Pvt. Taylor of Canby, Ore., assigned to the Army’s 143rd Ordnance Battalion, police said.

Mr. Head’s son was not harmed, but Mr. Head could be charged for leaving a child unattended in a vehicle, Mr. Thomas said.


VDOT installing hurricane gates

A contractor for the Virginia Department of Transportation is installing hurricane gates at Interstate 64 entrance ramps this summer, a project to hasten an evacuation of Hampton Roads when a hurricane is coming.

During an evacuation, the eastbound lanes of I-64 will be reversed and become westbound lanes so thousands of residents can leave more easily.

The $2.5 million project includes 71 gates eastbound I-64 from the Interstate 295 interchange outside of Richmond to the 4th View exit in Norfolk.

VDOT spokeswoman Sarah Sager said the gates will provide barriers so motorists won’t accidentally get into the eastbound lanes while traffic is moving westbound.

She said the project is in response to lessons learned from Hurricanes Katrina and Rita when traffic was backed up for miles during the attempted evacuations of residents before the hurricanes slammed into the Gulf Coast.

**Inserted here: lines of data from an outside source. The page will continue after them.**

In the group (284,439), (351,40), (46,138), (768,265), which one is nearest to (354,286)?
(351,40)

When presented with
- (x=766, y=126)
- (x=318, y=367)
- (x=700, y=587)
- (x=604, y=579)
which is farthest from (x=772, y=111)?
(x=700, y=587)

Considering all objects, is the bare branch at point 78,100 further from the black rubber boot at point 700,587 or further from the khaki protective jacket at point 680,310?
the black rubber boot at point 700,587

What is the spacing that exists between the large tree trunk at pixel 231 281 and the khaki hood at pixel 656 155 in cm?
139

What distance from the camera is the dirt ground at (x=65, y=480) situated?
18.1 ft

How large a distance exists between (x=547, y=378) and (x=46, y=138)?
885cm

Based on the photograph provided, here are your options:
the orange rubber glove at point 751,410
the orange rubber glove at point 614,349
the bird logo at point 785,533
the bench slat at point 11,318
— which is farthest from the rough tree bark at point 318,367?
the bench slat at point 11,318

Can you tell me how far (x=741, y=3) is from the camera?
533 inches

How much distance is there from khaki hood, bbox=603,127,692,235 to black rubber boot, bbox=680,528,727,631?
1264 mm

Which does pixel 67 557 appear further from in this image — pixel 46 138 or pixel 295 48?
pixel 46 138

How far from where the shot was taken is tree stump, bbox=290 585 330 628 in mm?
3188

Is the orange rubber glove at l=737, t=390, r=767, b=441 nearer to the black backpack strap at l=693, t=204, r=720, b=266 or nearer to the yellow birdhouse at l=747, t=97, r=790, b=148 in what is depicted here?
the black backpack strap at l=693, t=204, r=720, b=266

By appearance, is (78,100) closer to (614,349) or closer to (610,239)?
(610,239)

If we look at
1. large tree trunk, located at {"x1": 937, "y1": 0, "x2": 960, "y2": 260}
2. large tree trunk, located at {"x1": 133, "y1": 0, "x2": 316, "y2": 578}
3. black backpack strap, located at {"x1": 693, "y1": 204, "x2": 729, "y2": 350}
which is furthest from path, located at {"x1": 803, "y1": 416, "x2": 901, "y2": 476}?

Fund raising begin son marriage decision

Supporters and opponents of a proposed constitutional amendment that would ban same-sex “marriage” in Virginia are raising money for what is expected to be an aggressive and expensive advertising and direct-mail campaign.

The Richmond-based Commonwealth Coalition, which opposes the amendment, has set a fundraising goal of $3 million.

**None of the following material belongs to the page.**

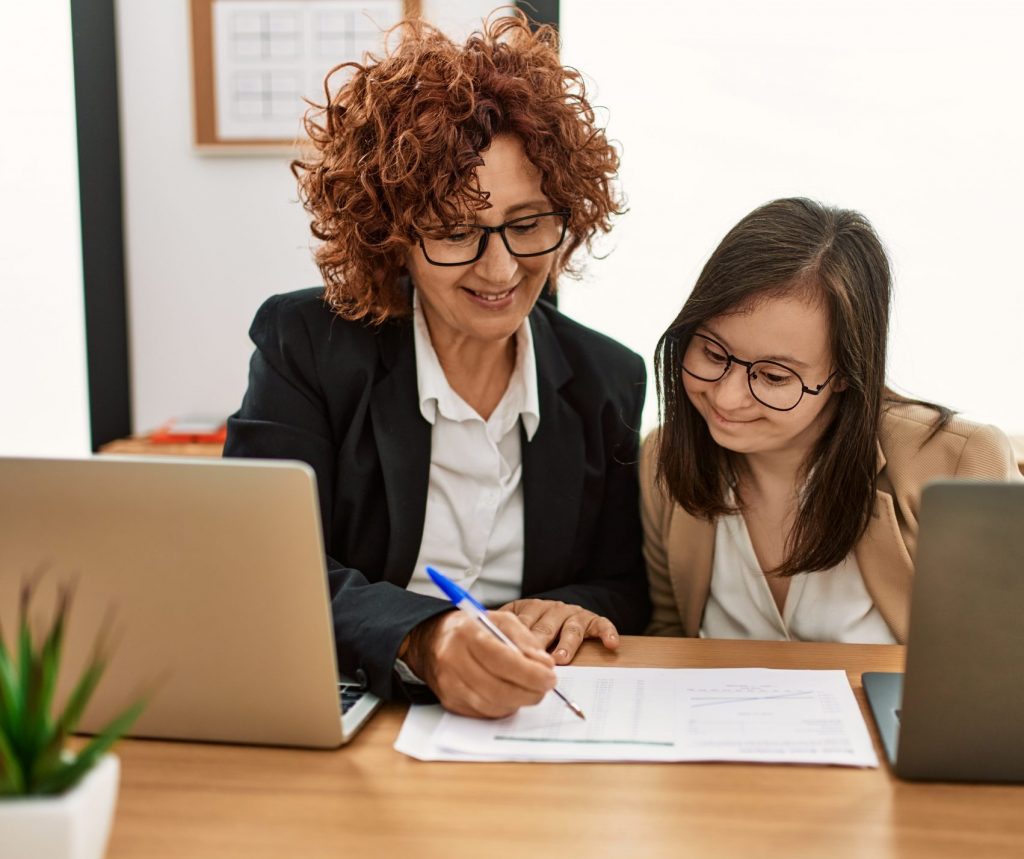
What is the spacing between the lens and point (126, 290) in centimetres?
302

On the other side is Family Foundation Action, which expects to raise up to $900,000.

Voters will decide in November whether the state Constitution should be amended to define marriage as a union between a man and a woman and ban civil unions, which already are illegal in Virginia.

Amendment supporters said they don’t need to raise millions of dollars because they think door-to-door activism and church networks will be effective.

But in 2004, supporters of homosexual “marriage” bans in 13 states raised more money than opponents, according to the Institute on Money in State Politics. The amendments have passed in each of the 20 states where they have been on the ballot.